**Exercise objective**:
For the records shown below, return an exact copy that excludes the pictures.
▼
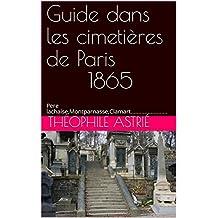 Guide dans les cimetières de Paris   1865: Pere lachaise,Montparnasse,Clamart........................
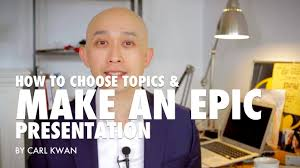 how to choose topics and make an epic presentation how to choose topics and make an epic presentation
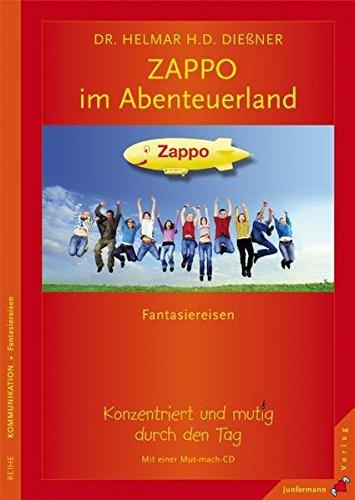 mit-zappo-im-abenteuerland-fantasiereisen-mit-einer-mut-mach-cd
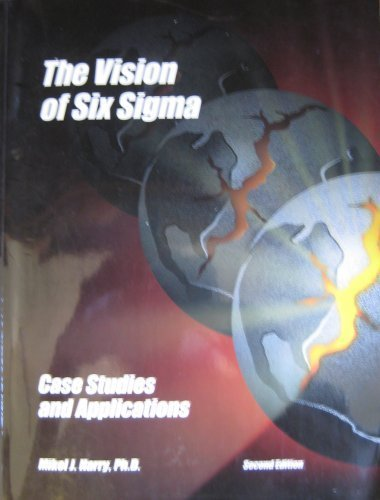 the-vision-of-six-sigma-case-studies-and-applications-taschenbuch-by-kikel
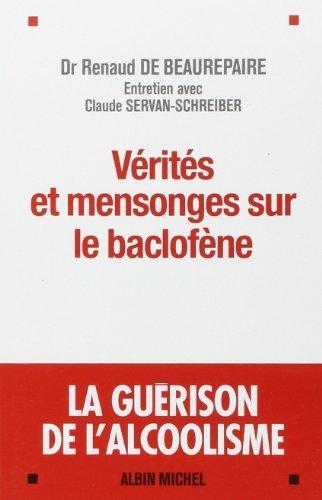 Vérités et mensonges sur le baclofène - La guérison de l'alcoolisme de Dr Renaud de Beaurepaire - Entretien avec Claude Servan-Schreiber (27 mars 2013) Broché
▲
**Response for this exercise**:
 Guide dans les cimetières de Paris   1865: Pere lachaise,Montparnasse,Clamart........................
 how to choose topics and make an epic presentation how to choose topics and make an epic presentation
 mit-zappo-im-abenteuerland-fantasiereisen-mit-einer-mut-mach-cd
 the-vision-of-six-sigma-case-studies-and-applications-taschenbuch-by-kikel
 Vérités et mensonges sur le baclofène - La guérison de l'alcoolisme de Dr Renaud de Beaurepaire - Entretien avec Claude Servan-Schreiber (27 mars 2013) Broché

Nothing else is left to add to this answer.